In 1938, audiences gathered around the living room Victrola to hear a spooky radio theater production of Orson Wells’s “Dracula.” Adjusting to pandemic restrictions and in the spirit of old-time radio, the Yelm High School Drama Club performs Wells’s script for a listening audience, chilling listeners over the internet. The show was produced in an online streaming format, beginning June 4, starting at 7 p.m. and running to 12 a.m. June 7 through the Yelm High School link. Classic radio drama intersected with new technology complementing the talents of a dedicated, hard-working group of students.
Every spring the club puts on a play or musical in the school’s performing arts center. However, packing the theater with an audience and gathering actors in front of the stage lights was not an option. Due to COVID-19 pandemic safety regulations, interactions came to a halt until new avenues were found. The Yelm High School Drama Club adapted and used Zoom video conferencing for rehearsals. The club, eager to perform and hone their skills, utilized the Wells’s script and planned for a combination of retro and nuevo. Furthermore, their Director Beth Olson usually features a supernatural play or musical in the spring, such as past productions of “Zombie Prom” and “The Addams Family.” With a few edits for length, “Dracula” was a good fit for putting on a paranormal spring production over the internet.
“It has been really rewarding to be able to do something,” says Yelm High School drama and English teacher Beth Olson about not being able to put on plays during the pandemic. “I wanted to make sure the graduating seniors had an opportunity to get something on their resumes. Theater is nothing if not adapting.”
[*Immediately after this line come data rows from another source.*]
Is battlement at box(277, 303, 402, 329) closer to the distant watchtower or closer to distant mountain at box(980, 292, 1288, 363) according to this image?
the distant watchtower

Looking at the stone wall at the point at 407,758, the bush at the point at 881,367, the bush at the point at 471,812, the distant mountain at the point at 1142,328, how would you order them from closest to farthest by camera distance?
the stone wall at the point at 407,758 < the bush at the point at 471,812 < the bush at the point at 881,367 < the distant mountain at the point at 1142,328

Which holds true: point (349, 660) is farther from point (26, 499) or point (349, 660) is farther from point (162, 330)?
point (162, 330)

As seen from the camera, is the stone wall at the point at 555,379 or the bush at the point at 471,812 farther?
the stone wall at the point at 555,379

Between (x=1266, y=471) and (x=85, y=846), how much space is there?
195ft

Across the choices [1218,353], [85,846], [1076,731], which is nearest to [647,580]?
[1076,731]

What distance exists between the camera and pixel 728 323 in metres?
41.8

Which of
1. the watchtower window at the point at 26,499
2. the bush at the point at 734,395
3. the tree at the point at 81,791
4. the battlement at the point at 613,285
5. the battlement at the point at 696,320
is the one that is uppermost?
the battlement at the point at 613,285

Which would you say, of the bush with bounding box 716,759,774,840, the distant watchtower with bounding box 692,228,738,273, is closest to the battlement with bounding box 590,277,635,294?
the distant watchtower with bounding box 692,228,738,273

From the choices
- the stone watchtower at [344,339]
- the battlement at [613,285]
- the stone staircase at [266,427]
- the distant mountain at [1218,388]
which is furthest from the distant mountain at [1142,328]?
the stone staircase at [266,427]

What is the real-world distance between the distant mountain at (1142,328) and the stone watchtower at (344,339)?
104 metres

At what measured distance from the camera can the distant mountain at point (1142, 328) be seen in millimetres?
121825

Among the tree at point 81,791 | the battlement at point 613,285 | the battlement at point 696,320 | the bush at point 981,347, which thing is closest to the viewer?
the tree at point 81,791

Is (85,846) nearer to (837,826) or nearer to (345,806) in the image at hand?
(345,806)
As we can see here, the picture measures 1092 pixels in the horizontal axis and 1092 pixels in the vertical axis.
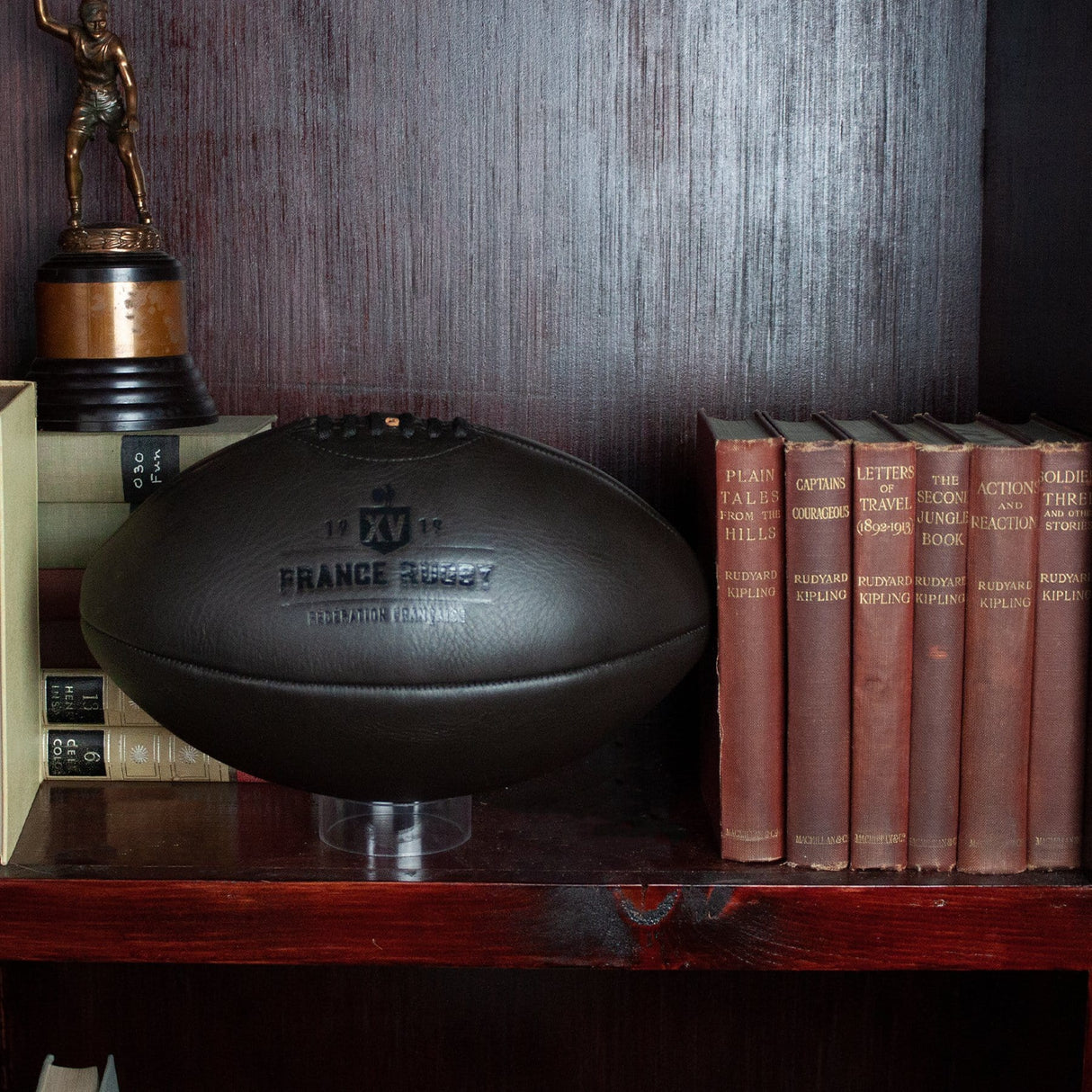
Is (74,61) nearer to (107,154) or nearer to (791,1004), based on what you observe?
(107,154)

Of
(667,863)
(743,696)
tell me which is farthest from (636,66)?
(667,863)

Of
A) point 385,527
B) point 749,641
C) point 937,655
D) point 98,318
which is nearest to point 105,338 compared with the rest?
point 98,318

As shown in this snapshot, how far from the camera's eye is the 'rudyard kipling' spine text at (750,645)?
35.9 inches

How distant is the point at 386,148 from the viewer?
1222 mm

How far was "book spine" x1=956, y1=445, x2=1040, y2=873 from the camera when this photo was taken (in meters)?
0.90

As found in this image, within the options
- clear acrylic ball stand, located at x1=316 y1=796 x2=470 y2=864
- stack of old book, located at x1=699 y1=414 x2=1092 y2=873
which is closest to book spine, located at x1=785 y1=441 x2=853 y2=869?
stack of old book, located at x1=699 y1=414 x2=1092 y2=873

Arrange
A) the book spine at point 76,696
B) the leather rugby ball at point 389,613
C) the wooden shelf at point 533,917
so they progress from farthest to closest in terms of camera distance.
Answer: the book spine at point 76,696 < the wooden shelf at point 533,917 < the leather rugby ball at point 389,613

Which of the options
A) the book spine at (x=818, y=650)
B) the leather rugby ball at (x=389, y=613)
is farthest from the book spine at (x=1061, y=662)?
the leather rugby ball at (x=389, y=613)

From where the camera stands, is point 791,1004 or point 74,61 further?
point 791,1004

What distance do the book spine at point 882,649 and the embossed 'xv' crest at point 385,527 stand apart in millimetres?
319

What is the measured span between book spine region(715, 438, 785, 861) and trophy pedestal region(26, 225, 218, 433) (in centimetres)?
49

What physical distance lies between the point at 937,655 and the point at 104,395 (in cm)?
69

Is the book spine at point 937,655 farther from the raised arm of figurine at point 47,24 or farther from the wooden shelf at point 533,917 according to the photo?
the raised arm of figurine at point 47,24

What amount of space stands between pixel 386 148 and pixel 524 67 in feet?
0.49
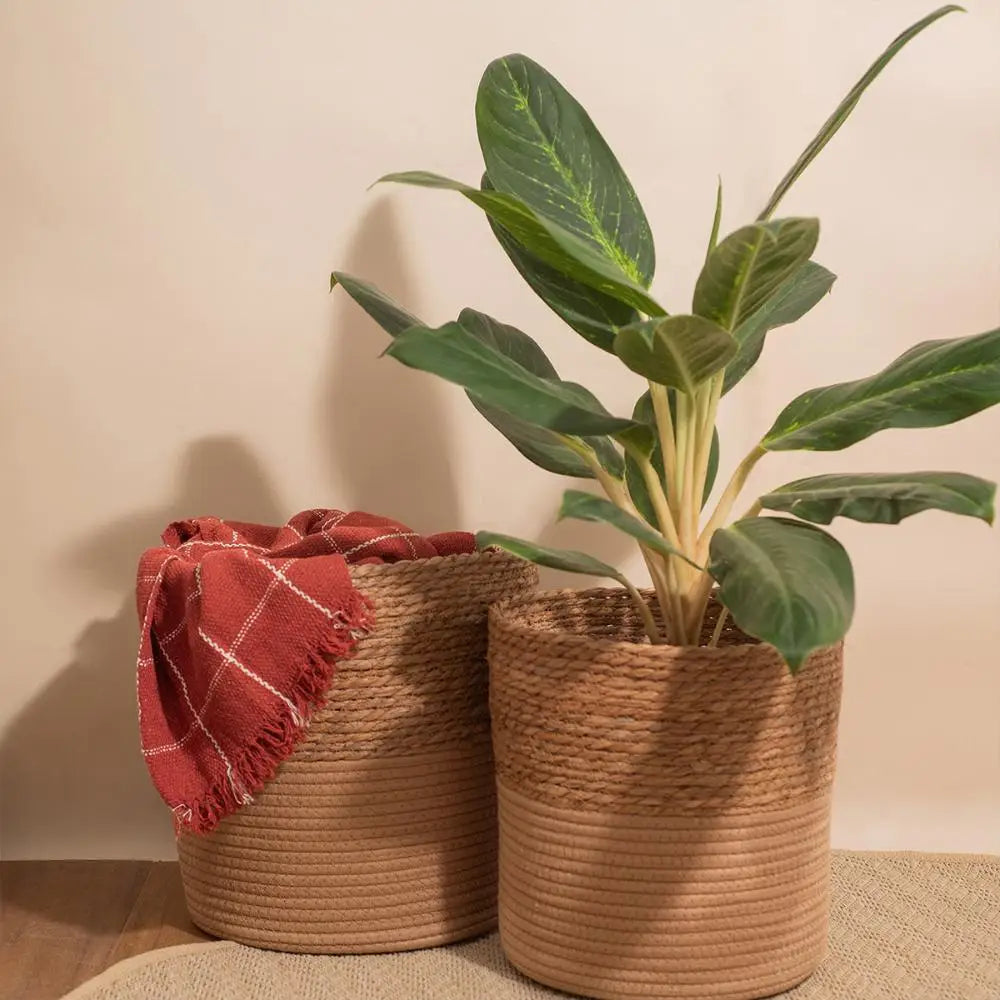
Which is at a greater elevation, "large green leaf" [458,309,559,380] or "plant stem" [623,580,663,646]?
"large green leaf" [458,309,559,380]

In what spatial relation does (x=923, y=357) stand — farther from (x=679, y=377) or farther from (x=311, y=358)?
(x=311, y=358)

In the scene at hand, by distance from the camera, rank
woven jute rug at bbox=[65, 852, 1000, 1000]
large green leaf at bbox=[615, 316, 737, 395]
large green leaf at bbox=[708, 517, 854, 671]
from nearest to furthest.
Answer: large green leaf at bbox=[708, 517, 854, 671], large green leaf at bbox=[615, 316, 737, 395], woven jute rug at bbox=[65, 852, 1000, 1000]

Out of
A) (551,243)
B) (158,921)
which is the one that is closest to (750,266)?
(551,243)

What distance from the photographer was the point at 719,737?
1169mm

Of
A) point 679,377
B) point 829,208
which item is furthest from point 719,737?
point 829,208

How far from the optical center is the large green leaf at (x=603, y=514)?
3.42 ft

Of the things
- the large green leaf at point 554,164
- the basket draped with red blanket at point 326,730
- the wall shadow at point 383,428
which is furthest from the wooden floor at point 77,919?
the large green leaf at point 554,164

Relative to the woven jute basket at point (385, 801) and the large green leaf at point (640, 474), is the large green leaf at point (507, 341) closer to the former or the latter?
the large green leaf at point (640, 474)

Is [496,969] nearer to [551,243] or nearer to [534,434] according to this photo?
[534,434]

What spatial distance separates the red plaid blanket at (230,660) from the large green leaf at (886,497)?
0.45 meters

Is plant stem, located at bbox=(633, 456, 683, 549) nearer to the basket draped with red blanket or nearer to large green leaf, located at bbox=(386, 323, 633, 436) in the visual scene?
large green leaf, located at bbox=(386, 323, 633, 436)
Ready for a new approach, the audition and selection process got underway, yet generated much of the familiar energy. Day one of the audition process arrived and applicants read lines aloud through Zoom. The level of eagerness rose on day two when a list of call back names was posted. At the call backs, students demonstrated how they might fit a particular role or interact with other actors in their roles. Finally, the final cast list was expected to be posted. In years past, Olson encountered students waiting near the hallway bulletin board, hoping to see the names of the final cast. Now a digital affair, the emails rolled in from those wanting to know when the cast list would be posted online.
Production began, and students settled in to rehearse and record from home. Costumes came from whatever they had on hand, enhanced by a raid of the drama club wardrobe. All recordings were compiled and produced by former student Matthew Tolar who arranged video frames of students pertinent to the scene and created a thematic backdrop to replace the black surround of a conference screen. Instead of Wells’s traditional foley artist sound effects, computerized sound effects were selected for each scene.
The actors took the stage to screen adjustments in stride, recognizing the benefits of change. They faced their audience more closely, stage front on a computer screen instead of separated by an orchestra pit.
“It’s been interesting,” says Ilan Azpilicueta, who plays Dracula. “We can change the script for the time period or sound. Manipulating the script takes some of the pressure off.”
“I had to work on facial expressions since they will be seen closer,” says Suzie Kofoed, playing various roles including sound effects assistant.
“Facial expressions are more influential than physical movement,” says Tessa Jordan, taking the part of Van Helsing. “Our vocal expression is as well because of its roots in the radio play.”
While Orson Wells’s “Dracula” is in the public domain, it remains a classic, and debate surrounds any literary interpretation and new rendition. Again, the students immediately recognized the benefits of change and adaptation.
“It is good not to listen to the show,” explained announcer Max McDaniels, “because it gives us more license to be creative. You don’t need a stage or a radio booth to have a show. A lot of us are playing characters that you can have anyone play the part, as long as you know what you are doing.”
The cast emits energy and zeal for not only their individual roles but for being able to share their production to such a broad audience, one that goes beyond the visible theater seats. Future drama club members are likely audience members in such a performance.
“I hope the audience recognizes how many small roles we have in our show,” shared Koefoed, “and I hope the younger audience will also know how important each role is no matter how small or big it is.”
“It is more accessible to younger kids with it streamed,” added Jordan who is also part of the design crew. “I hope it encourages them to sign up.”
After all of their efforts to obtain a role in the production and their invested hours of rehearsal, all of the digital footage was in the hands of the editor. In unprecedented times and in an unprecedented method for the club, cast and crew pulled off another spring production.